Problem:
In the records below, begin at the line containing "class: Mammalia" and end at the line containing "common name: california ground squirrel"; quote every line in that span exactly, including both boundary lines, and no others.

Material shown:
%%

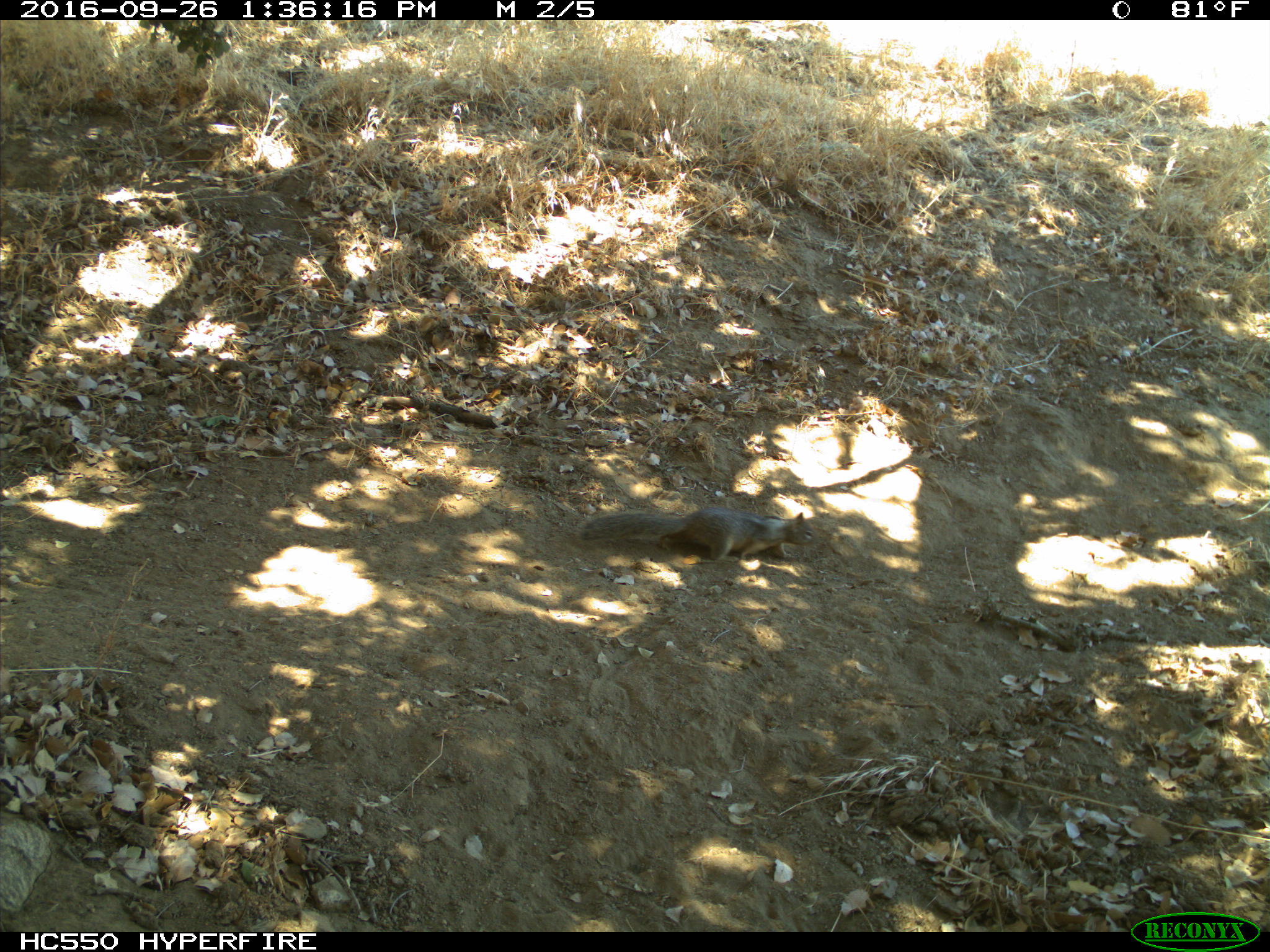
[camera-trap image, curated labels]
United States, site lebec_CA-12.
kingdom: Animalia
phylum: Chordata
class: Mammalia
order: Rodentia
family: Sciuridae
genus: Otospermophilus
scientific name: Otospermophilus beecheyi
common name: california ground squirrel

%%
%%

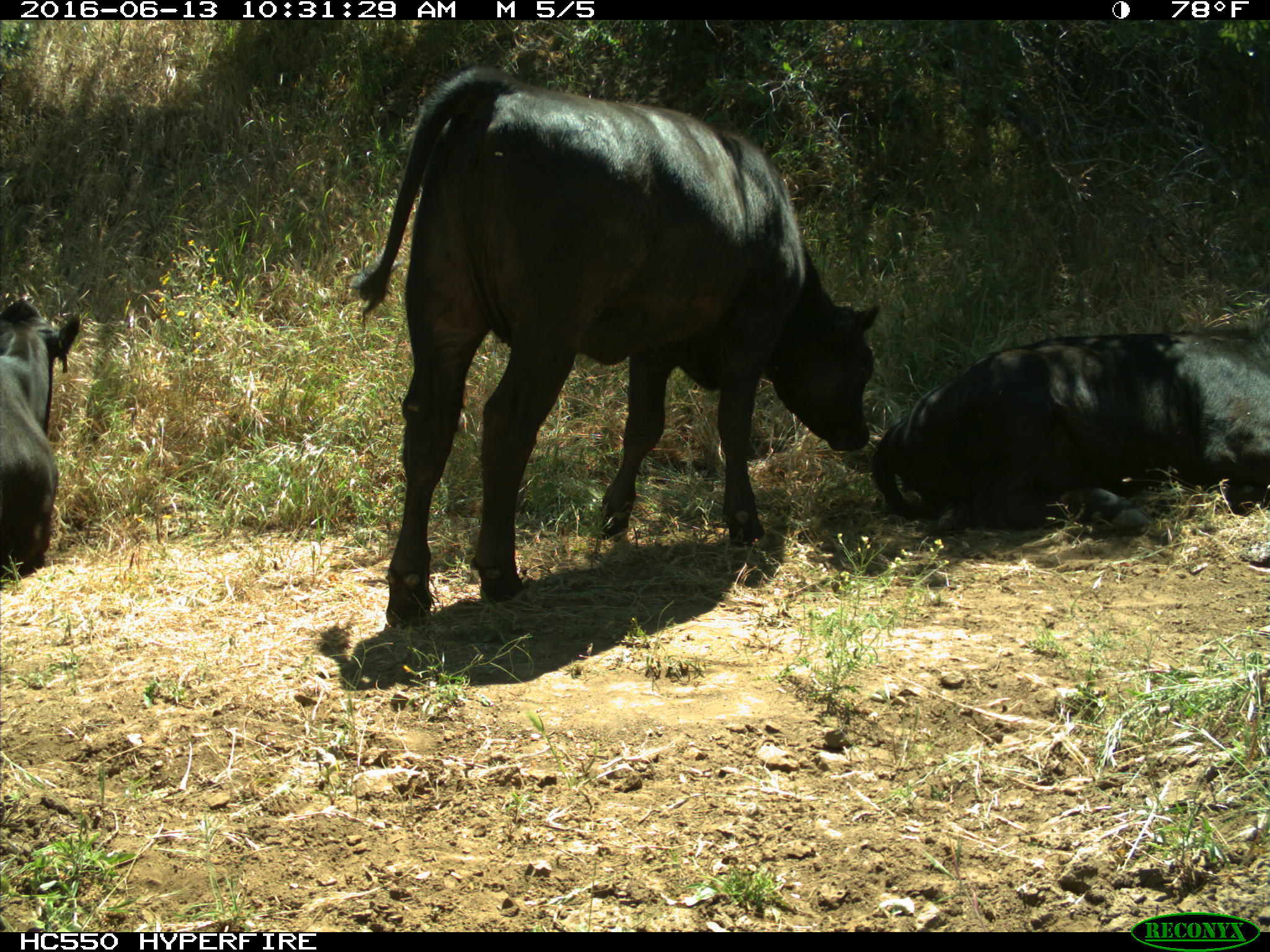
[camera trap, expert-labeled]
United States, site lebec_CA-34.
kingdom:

%%

Response to the exercise:
class: Mammalia
order: Rodentia
family: Sciuridae
genus: Otospermophilus
scientific name: Otospermophilus beecheyi
common name: california ground squirrel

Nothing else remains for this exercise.